══ PROVIDED DATA ══

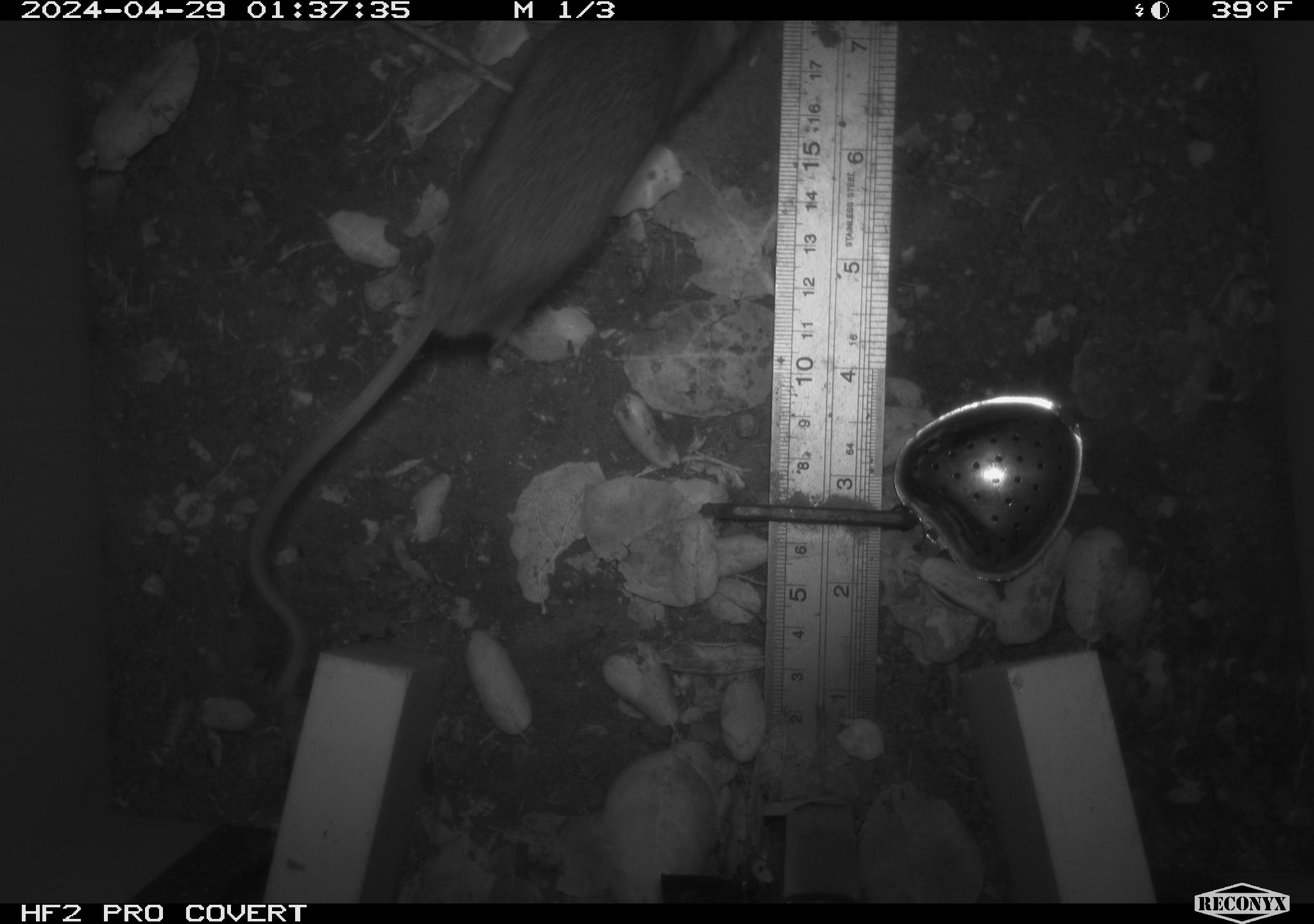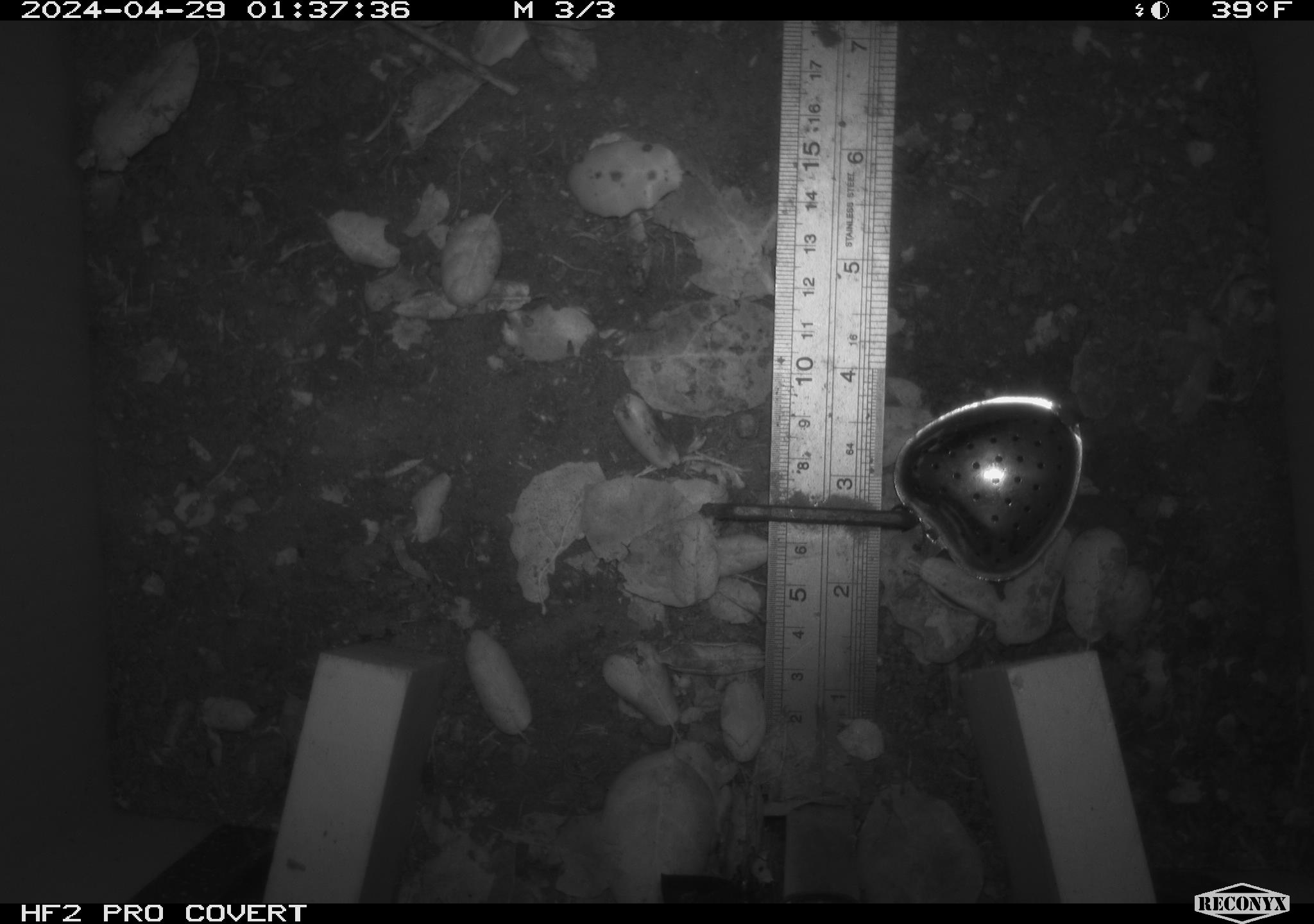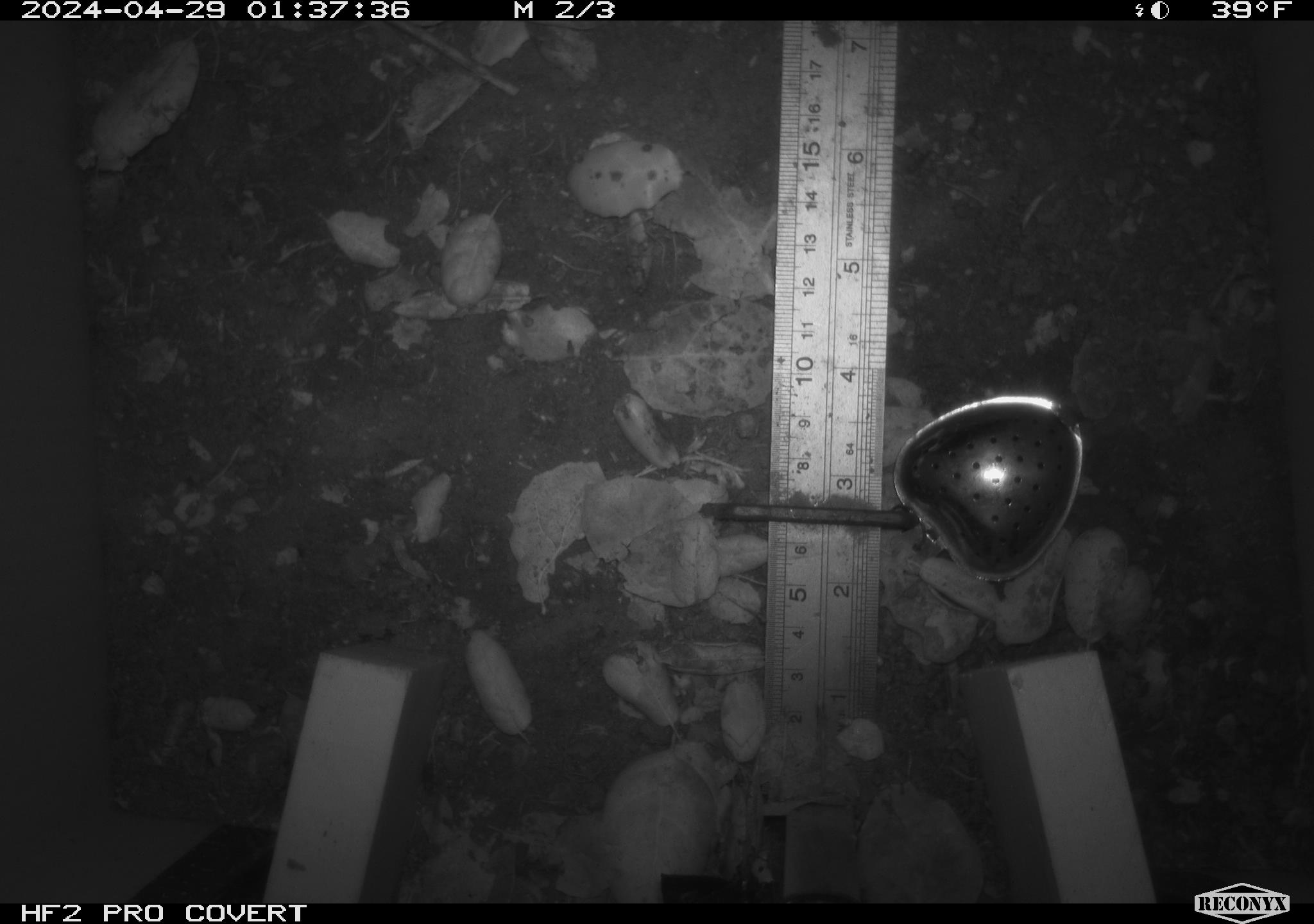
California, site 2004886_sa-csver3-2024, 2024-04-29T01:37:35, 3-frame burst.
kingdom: Animalia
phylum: Chordata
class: Mammalia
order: Rodentia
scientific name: Rodentia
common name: rodent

═══

Your task is an exact printout of the records above, with no pictures.

California, site 2004886_sa-csver3-2024, 2024-04-29T01:37:35, 3-frame burst.
kingdom: Animalia
phylum: Chordata
class: Mammalia
order: Rodentia
scientific name: Rodentia
common name: rodent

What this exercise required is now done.